BEGIN
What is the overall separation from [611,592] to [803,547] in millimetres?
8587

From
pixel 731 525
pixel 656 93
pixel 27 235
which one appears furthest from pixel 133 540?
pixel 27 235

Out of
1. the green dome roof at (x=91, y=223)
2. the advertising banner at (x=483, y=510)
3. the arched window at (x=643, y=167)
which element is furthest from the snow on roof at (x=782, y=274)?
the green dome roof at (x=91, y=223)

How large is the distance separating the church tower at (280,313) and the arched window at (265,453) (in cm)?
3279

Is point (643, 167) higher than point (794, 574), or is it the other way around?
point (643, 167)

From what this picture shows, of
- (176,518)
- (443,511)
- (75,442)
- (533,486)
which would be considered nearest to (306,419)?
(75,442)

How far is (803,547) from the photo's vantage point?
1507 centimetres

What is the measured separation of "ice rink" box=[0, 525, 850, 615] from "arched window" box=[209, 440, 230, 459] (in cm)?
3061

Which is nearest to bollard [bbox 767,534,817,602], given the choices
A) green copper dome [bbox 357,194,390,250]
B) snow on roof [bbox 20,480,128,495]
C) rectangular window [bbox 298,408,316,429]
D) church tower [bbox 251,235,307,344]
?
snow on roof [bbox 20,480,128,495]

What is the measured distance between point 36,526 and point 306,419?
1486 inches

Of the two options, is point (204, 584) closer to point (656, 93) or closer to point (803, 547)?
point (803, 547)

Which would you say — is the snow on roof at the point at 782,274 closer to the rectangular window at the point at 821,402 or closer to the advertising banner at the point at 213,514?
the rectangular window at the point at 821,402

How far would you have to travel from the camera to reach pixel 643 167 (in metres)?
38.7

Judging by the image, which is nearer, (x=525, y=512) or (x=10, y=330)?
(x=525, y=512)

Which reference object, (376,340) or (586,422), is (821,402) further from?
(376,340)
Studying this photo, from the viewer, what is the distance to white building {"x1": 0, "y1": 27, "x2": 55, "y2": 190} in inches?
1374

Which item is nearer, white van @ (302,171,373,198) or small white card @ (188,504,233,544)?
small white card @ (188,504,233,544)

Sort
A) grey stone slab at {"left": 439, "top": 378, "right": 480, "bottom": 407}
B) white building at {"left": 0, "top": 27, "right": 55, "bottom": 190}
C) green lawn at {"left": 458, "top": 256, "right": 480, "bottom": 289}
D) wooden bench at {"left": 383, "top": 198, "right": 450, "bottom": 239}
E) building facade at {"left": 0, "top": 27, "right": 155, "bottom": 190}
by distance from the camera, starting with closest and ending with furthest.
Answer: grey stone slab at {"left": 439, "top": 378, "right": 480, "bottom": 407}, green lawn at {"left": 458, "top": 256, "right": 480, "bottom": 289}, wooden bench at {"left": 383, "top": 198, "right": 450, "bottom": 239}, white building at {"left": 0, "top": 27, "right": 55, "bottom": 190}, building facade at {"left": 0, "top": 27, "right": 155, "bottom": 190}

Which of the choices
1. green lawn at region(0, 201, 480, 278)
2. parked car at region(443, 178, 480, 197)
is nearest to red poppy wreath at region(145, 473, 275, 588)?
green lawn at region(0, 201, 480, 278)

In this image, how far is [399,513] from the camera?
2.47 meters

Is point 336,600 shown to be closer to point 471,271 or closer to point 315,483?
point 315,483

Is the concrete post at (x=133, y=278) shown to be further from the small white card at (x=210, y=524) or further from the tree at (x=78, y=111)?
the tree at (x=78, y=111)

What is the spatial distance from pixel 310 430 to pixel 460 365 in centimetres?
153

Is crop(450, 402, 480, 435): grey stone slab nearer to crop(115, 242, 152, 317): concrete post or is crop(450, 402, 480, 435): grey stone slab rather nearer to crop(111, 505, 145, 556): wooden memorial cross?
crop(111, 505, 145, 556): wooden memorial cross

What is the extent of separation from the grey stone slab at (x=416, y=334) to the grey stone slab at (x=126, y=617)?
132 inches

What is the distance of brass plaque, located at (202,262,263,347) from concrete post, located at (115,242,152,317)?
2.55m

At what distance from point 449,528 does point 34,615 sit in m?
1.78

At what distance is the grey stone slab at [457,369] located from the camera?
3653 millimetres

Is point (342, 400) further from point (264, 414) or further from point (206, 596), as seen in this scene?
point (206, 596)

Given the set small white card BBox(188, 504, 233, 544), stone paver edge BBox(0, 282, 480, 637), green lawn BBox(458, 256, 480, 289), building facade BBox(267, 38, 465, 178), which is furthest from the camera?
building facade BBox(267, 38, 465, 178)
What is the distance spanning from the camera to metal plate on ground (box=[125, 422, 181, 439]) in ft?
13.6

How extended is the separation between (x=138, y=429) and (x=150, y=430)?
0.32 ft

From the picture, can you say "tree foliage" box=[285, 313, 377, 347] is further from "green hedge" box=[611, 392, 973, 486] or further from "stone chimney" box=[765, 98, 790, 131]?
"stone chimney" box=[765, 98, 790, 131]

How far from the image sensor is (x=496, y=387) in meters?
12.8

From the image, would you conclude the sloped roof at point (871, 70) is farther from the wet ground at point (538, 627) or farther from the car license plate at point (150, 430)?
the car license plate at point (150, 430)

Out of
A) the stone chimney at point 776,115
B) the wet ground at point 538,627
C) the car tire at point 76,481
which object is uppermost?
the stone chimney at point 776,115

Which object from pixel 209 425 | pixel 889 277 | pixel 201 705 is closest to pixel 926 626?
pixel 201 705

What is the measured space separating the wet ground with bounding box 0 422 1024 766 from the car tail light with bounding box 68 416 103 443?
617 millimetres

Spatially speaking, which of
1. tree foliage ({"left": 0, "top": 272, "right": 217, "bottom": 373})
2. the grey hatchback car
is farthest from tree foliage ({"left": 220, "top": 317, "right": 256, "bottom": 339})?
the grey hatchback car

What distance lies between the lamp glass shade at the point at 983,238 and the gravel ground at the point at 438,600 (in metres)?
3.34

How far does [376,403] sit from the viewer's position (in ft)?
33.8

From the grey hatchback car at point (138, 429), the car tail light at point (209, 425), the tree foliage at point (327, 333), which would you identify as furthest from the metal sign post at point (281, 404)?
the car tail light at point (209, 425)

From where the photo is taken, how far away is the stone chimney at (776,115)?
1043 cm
END
### Prompt
Reproduce the data above, substituting "round window" for every occurrence of "arched window" and leaving all other text unchanged.

### Solved exercise
What is the overall separation from [611,592] to [803,547] in millimetres?
8587

From
pixel 731 525
pixel 656 93
pixel 27 235
which one appears furthest from pixel 133 540?
pixel 27 235

Out of
1. the green dome roof at (x=91, y=223)
2. the advertising banner at (x=483, y=510)
3. the round window at (x=643, y=167)
which element is furthest from the snow on roof at (x=782, y=274)?
the green dome roof at (x=91, y=223)

How large is the distance separating the church tower at (280,313) and the round window at (265,453) (in cm)?
3279

Is point (643, 167) higher than point (794, 574), or is it the other way around?
point (643, 167)

From what this picture shows, of
- (176,518)
- (443,511)
- (75,442)
- (533,486)
which would be considered nearest to (306,419)?
(75,442)

How far is (803,547) from the photo's vantage point?
1507 centimetres

What is the measured separation of "ice rink" box=[0, 525, 850, 615] from "round window" box=[209, 440, 230, 459] (in cm)?
3061

Which is nearest to bollard [bbox 767,534,817,602], given the choices
A) green copper dome [bbox 357,194,390,250]
B) snow on roof [bbox 20,480,128,495]
C) rectangular window [bbox 298,408,316,429]
D) church tower [bbox 251,235,307,344]
?
snow on roof [bbox 20,480,128,495]

What is the measured distance between point 36,526 and point 306,419?
1486 inches

Of the two options, is point (204, 584) closer to point (656, 93) or closer to point (803, 547)?
point (803, 547)

Which would you say — is the snow on roof at the point at 782,274 closer to the rectangular window at the point at 821,402 or closer to the advertising banner at the point at 213,514?
the rectangular window at the point at 821,402

How far would you have to travel from the camera to reach pixel 643 167 (in metres)?
38.7

Judging by the image, which is nearer, (x=525, y=512) or (x=10, y=330)?
(x=525, y=512)

Which reference object, (376,340) or (586,422), is (821,402) further from?
(376,340)
Studying this photo, from the viewer, what is the distance to white building {"x1": 0, "y1": 27, "x2": 55, "y2": 190} in inches?
1374

Which item is nearer, white van @ (302,171,373,198) or small white card @ (188,504,233,544)?
small white card @ (188,504,233,544)

Sort
A) grey stone slab at {"left": 439, "top": 378, "right": 480, "bottom": 407}
B) white building at {"left": 0, "top": 27, "right": 55, "bottom": 190}
C) green lawn at {"left": 458, "top": 256, "right": 480, "bottom": 289}
D) wooden bench at {"left": 383, "top": 198, "right": 450, "bottom": 239}
E) building facade at {"left": 0, "top": 27, "right": 155, "bottom": 190}
by distance from the camera, starting with closest and ending with furthest.
Answer: grey stone slab at {"left": 439, "top": 378, "right": 480, "bottom": 407}, green lawn at {"left": 458, "top": 256, "right": 480, "bottom": 289}, wooden bench at {"left": 383, "top": 198, "right": 450, "bottom": 239}, white building at {"left": 0, "top": 27, "right": 55, "bottom": 190}, building facade at {"left": 0, "top": 27, "right": 155, "bottom": 190}

Which of the choices
1. green lawn at region(0, 201, 480, 278)
2. parked car at region(443, 178, 480, 197)
is nearest to red poppy wreath at region(145, 473, 275, 588)?
green lawn at region(0, 201, 480, 278)

In this image, how far is [399,513] from the camera?
2.47 meters

Is point 336,600 shown to be closer to point 471,271 or closer to point 315,483?
point 315,483

Is the concrete post at (x=133, y=278) shown to be further from the small white card at (x=210, y=524) or further from the tree at (x=78, y=111)?
the tree at (x=78, y=111)

What is the spatial distance from pixel 310 430 to pixel 460 365 in centimetres?
153

Is crop(450, 402, 480, 435): grey stone slab nearer to crop(115, 242, 152, 317): concrete post or is crop(450, 402, 480, 435): grey stone slab rather nearer to crop(111, 505, 145, 556): wooden memorial cross?
crop(111, 505, 145, 556): wooden memorial cross

What is the extent of separation from the grey stone slab at (x=416, y=334) to the grey stone slab at (x=126, y=617)?
132 inches

What is the distance of brass plaque, located at (202,262,263,347) from concrete post, located at (115,242,152,317)?
2.55m

At what distance from point 449,528 does point 34,615 sit in m?
1.78

At what distance is the grey stone slab at [457,369] located from the camera?
3653 millimetres

Is point (342, 400) further from point (264, 414) or further from point (206, 596), as seen in this scene?
point (206, 596)

Given the set small white card BBox(188, 504, 233, 544), stone paver edge BBox(0, 282, 480, 637), green lawn BBox(458, 256, 480, 289), building facade BBox(267, 38, 465, 178), which is furthest from the camera?
building facade BBox(267, 38, 465, 178)
What is the distance spanning from the camera to metal plate on ground (box=[125, 422, 181, 439]) in ft?
13.6

How extended is the separation between (x=138, y=429) and (x=150, y=430)?
0.32 ft

From the picture, can you say "tree foliage" box=[285, 313, 377, 347] is further from "green hedge" box=[611, 392, 973, 486] or further from "stone chimney" box=[765, 98, 790, 131]?
"stone chimney" box=[765, 98, 790, 131]

How far from the image sensor is (x=496, y=387) in meters?
12.8

From the image, would you conclude the sloped roof at point (871, 70) is farther from the wet ground at point (538, 627) or farther from the car license plate at point (150, 430)?
the car license plate at point (150, 430)

Out of
A) the stone chimney at point 776,115
B) the wet ground at point 538,627
C) the car tire at point 76,481
which object is uppermost?
the stone chimney at point 776,115

Which object from pixel 209 425 | pixel 889 277 | pixel 201 705 is closest to pixel 926 626?
pixel 201 705

What is the measured space separating the wet ground with bounding box 0 422 1024 766 from the car tail light with bounding box 68 416 103 443?
617 millimetres

Spatially speaking, which of
1. tree foliage ({"left": 0, "top": 272, "right": 217, "bottom": 373})
2. the grey hatchback car
is farthest from tree foliage ({"left": 220, "top": 317, "right": 256, "bottom": 339})?
the grey hatchback car

What distance lies between the lamp glass shade at the point at 983,238 and the gravel ground at the point at 438,600 (in metres)?
3.34

How far does [376,403] sit from the viewer's position (in ft)?
33.8

From the grey hatchback car at point (138, 429), the car tail light at point (209, 425), the tree foliage at point (327, 333), which would you identify as furthest from the metal sign post at point (281, 404)?
the car tail light at point (209, 425)

From where the photo is taken, how far away is the stone chimney at (776,115)?
1043 cm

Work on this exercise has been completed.